Médée-Matériau : Matière première
Médée-Matériau clôt avec brio le cycle Müller de Brigitte Haentjens.
Brigitte Haentjens referme un cycle consacré à Heiner Müller (1929-1995) avec une redoutable lecture de Médée-Matériau. Après Quartett (1996) et Hamlet-Machine (2000), cette nouvelle incursion confirme les affinités que partage le cruel et somptueux discours scénique de la directrice de Sibyllines avec l’univers complexe et lapidaire du dramaturge allemand.
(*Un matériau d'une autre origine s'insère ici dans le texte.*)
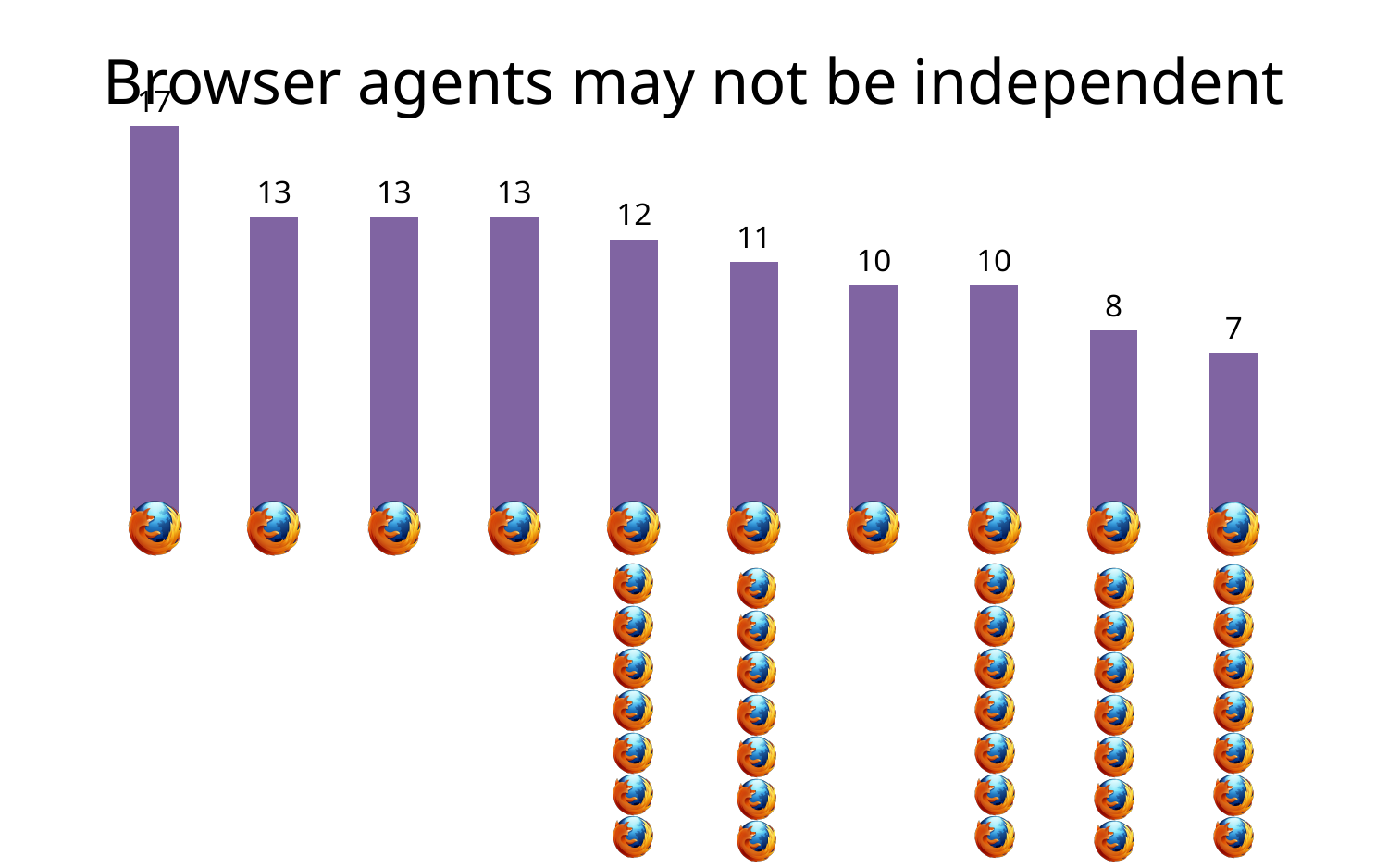
Do the bar values rise or fall from left to right across the chart? fall What is the title of the slide containing the chart? Browser agents may not be independent What is the value of the sixth bar from the left? 11 What kind of chart is shown on the slide? bar chart What is the value of the last (rightmost) bar? 7 What is the value of the first (leftmost) bar? 17 What is the difference between the leftmost bar and the rightmost bar? 10 What is the lowest value shown in the chart? 7 Which is larger, the value of the second bar or the value of the ninth bar? the second bar How many bars does the chart contain? 10 What is the highest value shown in the chart? 17 What is the value of the fifth bar from the left? 12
Véritable déploiement de sens, cette représentation constitue une grande réussite, tant du point de vue de son engagement esthétique que de sa portée politique.
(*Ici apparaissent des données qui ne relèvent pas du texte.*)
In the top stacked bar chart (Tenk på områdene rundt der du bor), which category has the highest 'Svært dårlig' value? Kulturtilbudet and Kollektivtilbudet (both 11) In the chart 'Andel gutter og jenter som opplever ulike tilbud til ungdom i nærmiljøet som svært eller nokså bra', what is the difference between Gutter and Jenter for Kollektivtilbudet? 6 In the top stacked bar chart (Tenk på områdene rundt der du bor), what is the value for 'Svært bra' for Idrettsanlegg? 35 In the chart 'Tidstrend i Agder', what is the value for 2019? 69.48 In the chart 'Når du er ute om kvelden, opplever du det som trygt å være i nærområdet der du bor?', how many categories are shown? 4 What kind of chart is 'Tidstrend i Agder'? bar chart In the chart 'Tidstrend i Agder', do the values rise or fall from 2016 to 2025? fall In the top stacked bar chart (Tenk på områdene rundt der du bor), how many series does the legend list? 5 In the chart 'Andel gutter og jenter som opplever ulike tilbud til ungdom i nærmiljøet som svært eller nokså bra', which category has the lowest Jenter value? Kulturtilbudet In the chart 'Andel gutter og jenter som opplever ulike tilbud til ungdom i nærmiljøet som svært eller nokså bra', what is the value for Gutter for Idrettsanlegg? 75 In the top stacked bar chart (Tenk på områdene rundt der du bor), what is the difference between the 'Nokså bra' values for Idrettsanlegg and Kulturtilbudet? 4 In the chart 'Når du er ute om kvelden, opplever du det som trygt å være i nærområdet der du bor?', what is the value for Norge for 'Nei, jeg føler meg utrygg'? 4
Dans l’angoissante enclave imaginée par Anick La Bissonnière, sous les éclairages souvent glauques de Claude Cournoyer et dans les fascinantes ambiances sonores de Robert Normandeau, la figure de Médée se voit défendue par quatre femmes. Dans les habits carmin de Louis Hudon, les interprètes parviennent à restituer toute la démesure du personnage. Juvénile et masculine, Émilie Laforest offre aux complaintes de la barbare un timbre incantatoire qui bouleverse. Séduisante et vampirique, Annie Berthiaume fait entendre la rage contenue de l’infanticide. Dégageant une force tranquille, Mathilde Monnard donne un corps délié et rebelle à l’épouse abandonnée. Puisant aux nuances de l’extrême qui ont à juste titre nourri sa réputation, Sylvie Drapeau paraît en pleine possession de ses moyens, transcendante. Soutenant la parole de Médée, elle forme avec ses partenaires un quatuor balayant tout sur son passage. Refermant le spectacle, le monologue de Jason amalgame horreur et dérision. Gaétan Nadeau défend habilement le méprisable individu, un homme dont la soif de pouvoir se cristallise dans l’usage d’une futile télécommande.
Charge impitoyable contre la bêtise humaine, Médée-Matériau revisite de manière viscérale le destin paroxysmal de Médée. Investi de résonances plus graves encore que celles de l’infanticide, le personnage propose de notre époque une implacable radiographie. Abordant, en un même souffle, la guerre et la séduction, le pouvoir et l’érotisme, l’intime et le politique, le spectacle d’Haentjens plonge au tréfonds de l’œuvre, débitant une furieuse peinture des immortelles et dévastatrices affinités qu’entretiennent Éros et Thanatos.